| WORK TO BE COMPLETED |
Write out, word for word, only the lines from the one with "kingdom: Animalia" to the end of the data below.

----- RECORDS SUPPLIED -----

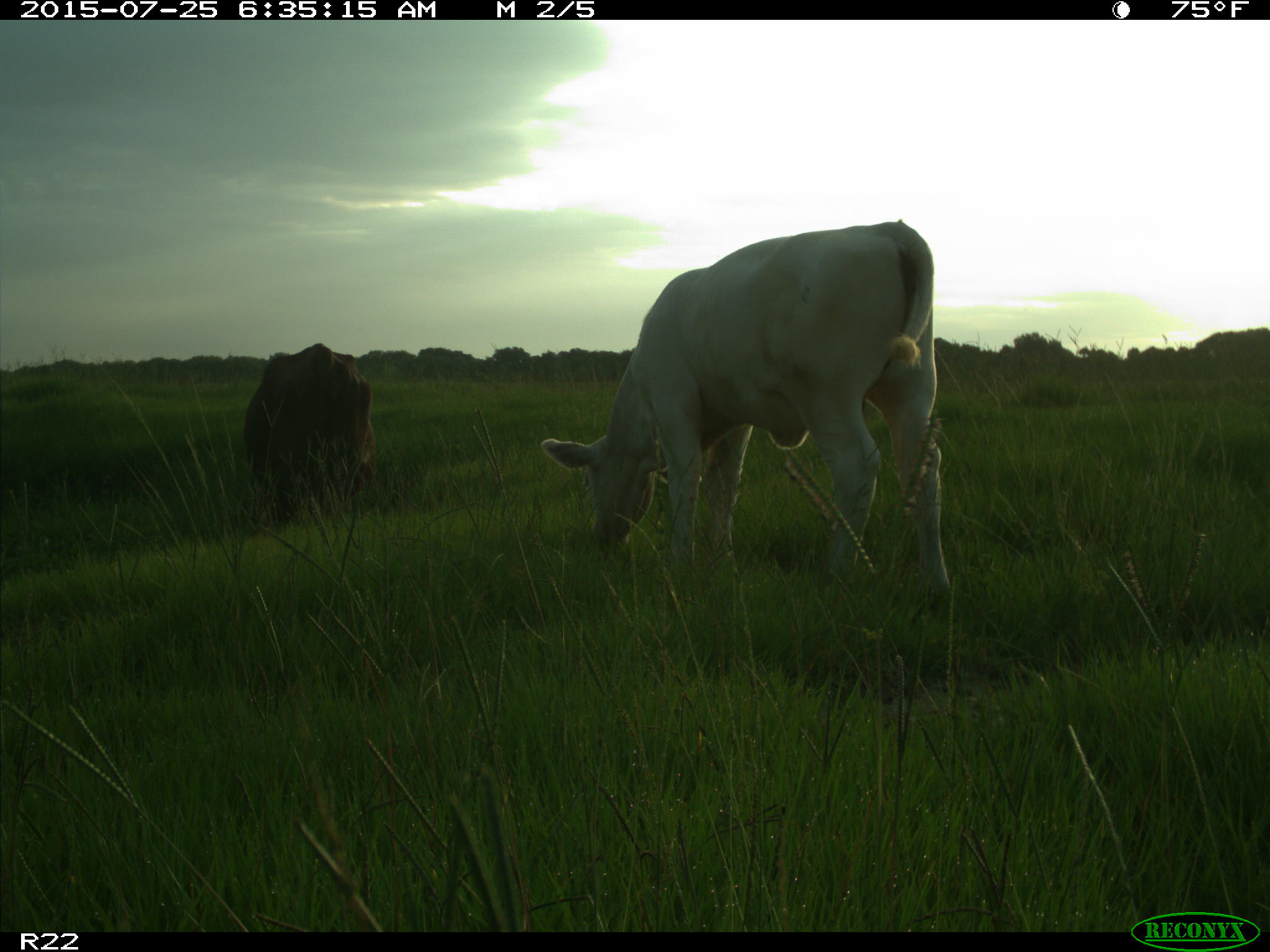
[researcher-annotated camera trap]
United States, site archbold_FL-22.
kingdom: Animalia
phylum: Chordata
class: Mammalia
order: Artiodactyla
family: Bovidae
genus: Bos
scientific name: Bos taurus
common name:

-----

| WORKED SOLUTION |
kingdom: Animalia
phylum: Chordata
class: Mammalia
order: Artiodactyla
family: Bovidae
genus: Bos
scientific name: Bos taurus
common name:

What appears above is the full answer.